_EXERCISE INSTRUCTIONS_. In the data below, begin at the line with "American Dawn Bryant 3-pc. Bath Towel Set" and stop after the line with "Cole Aldrich Isn't Wasting Time Giving Back"; output those lines exactly and no pictures.

_DATA SECTION_.
»»
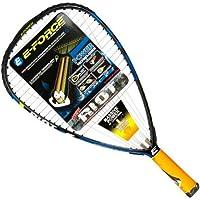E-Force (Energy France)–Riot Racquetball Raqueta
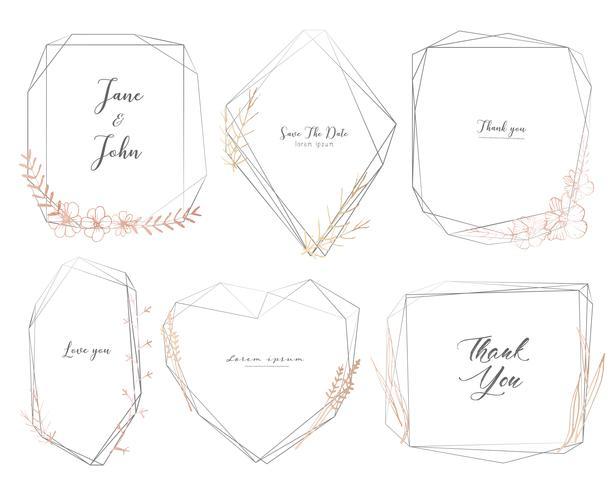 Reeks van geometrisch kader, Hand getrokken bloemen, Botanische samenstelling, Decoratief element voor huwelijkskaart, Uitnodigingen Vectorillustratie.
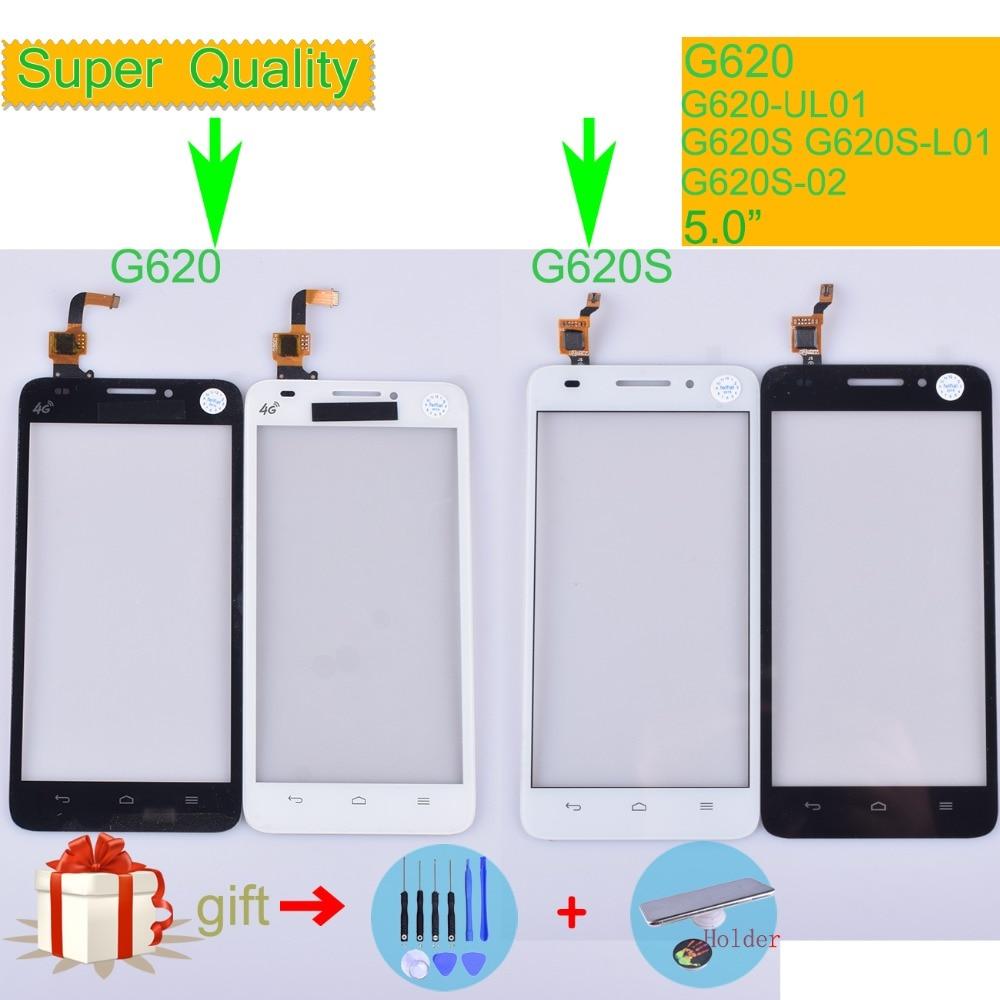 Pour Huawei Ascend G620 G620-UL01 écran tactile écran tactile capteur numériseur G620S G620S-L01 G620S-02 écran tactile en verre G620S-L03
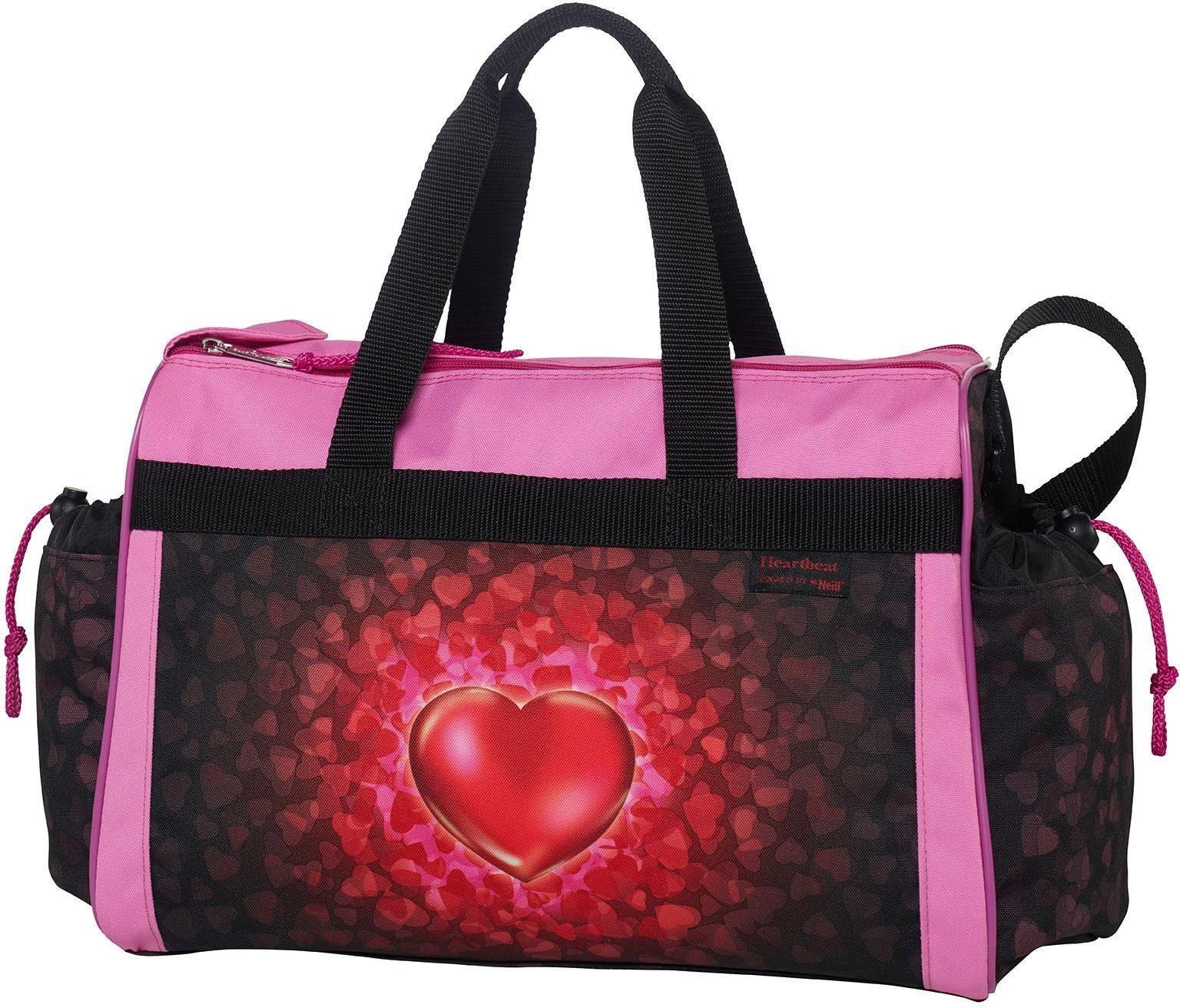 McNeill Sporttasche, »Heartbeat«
««
»»
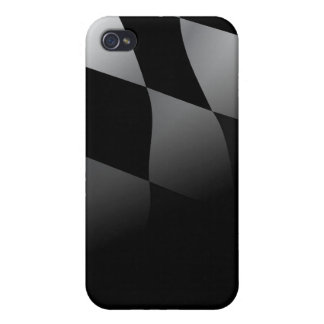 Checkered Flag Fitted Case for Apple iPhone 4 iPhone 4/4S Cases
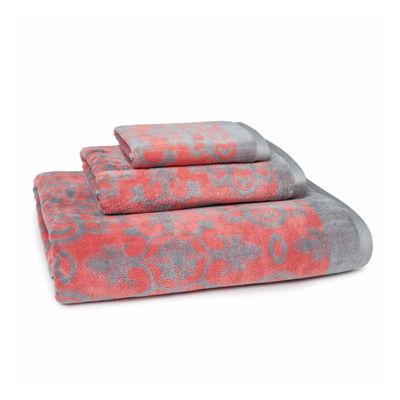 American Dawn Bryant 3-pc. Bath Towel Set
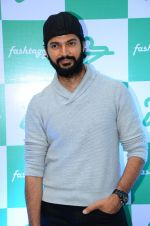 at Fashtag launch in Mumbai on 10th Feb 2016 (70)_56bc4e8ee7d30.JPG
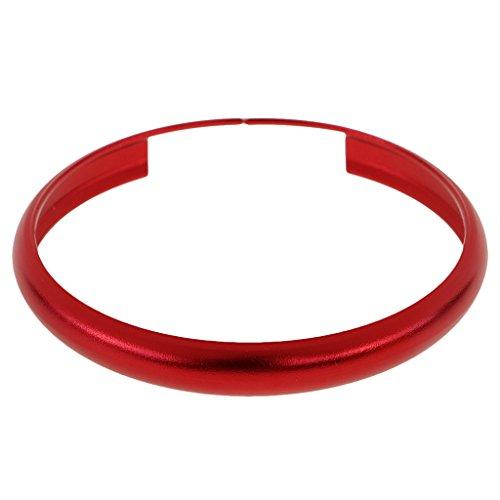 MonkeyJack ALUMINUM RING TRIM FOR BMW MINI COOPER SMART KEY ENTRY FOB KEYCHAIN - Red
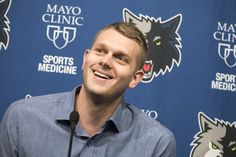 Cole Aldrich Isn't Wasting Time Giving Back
««
_TASK RESPONSE_.
 American Dawn Bryant 3-pc. Bath Towel Set
 at Fashtag launch in Mumbai on 10th Feb 2016 (70)_56bc4e8ee7d30.JPG
 MonkeyJack ALUMINUM RING TRIM FOR BMW MINI COOPER SMART KEY ENTRY FOB KEYCHAIN - Red
 Cole Aldrich Isn't Wasting Time Giving Back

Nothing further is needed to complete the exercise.